**What you will do**
Copy out the entries from the line that holds "The horizontal extent" through the line that holds "From what this", including both of those lines, word for word.

**Input**
· · · ·

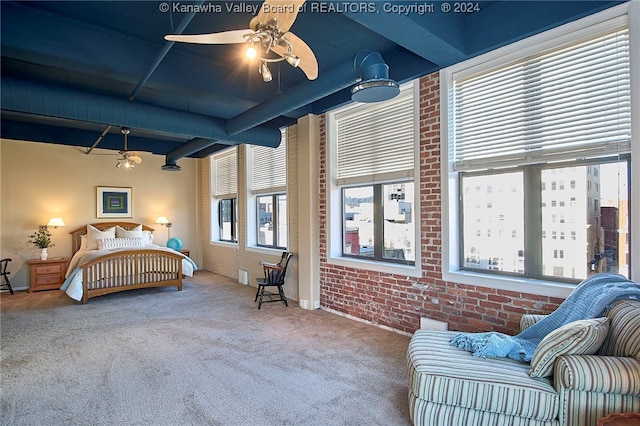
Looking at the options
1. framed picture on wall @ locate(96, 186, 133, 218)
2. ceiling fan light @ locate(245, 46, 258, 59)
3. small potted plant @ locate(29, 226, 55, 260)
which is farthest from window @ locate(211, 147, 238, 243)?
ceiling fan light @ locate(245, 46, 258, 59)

· · · ·

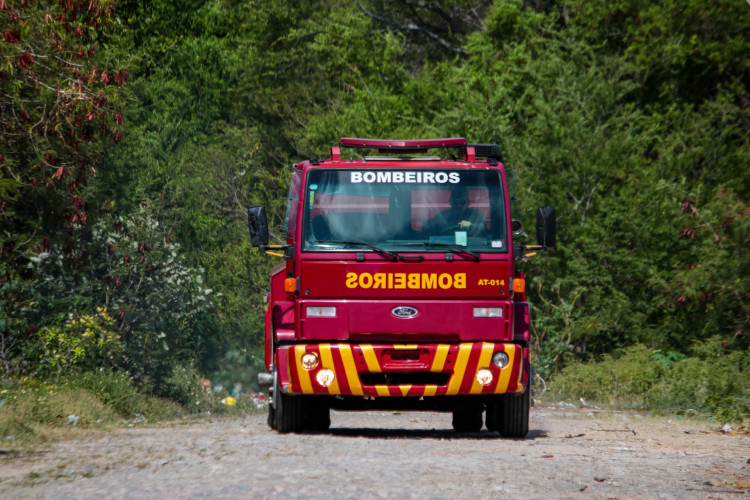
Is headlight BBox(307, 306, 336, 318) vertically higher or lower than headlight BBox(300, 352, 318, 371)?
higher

· · · ·

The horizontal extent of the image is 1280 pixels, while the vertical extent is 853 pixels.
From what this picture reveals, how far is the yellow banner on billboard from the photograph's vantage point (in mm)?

· · · ·

**Correct output**
The horizontal extent of the image is 1280 pixels, while the vertical extent is 853 pixels.
From what this picture reveals, how far is the yellow banner on billboard from the photograph's vantage point (in mm)?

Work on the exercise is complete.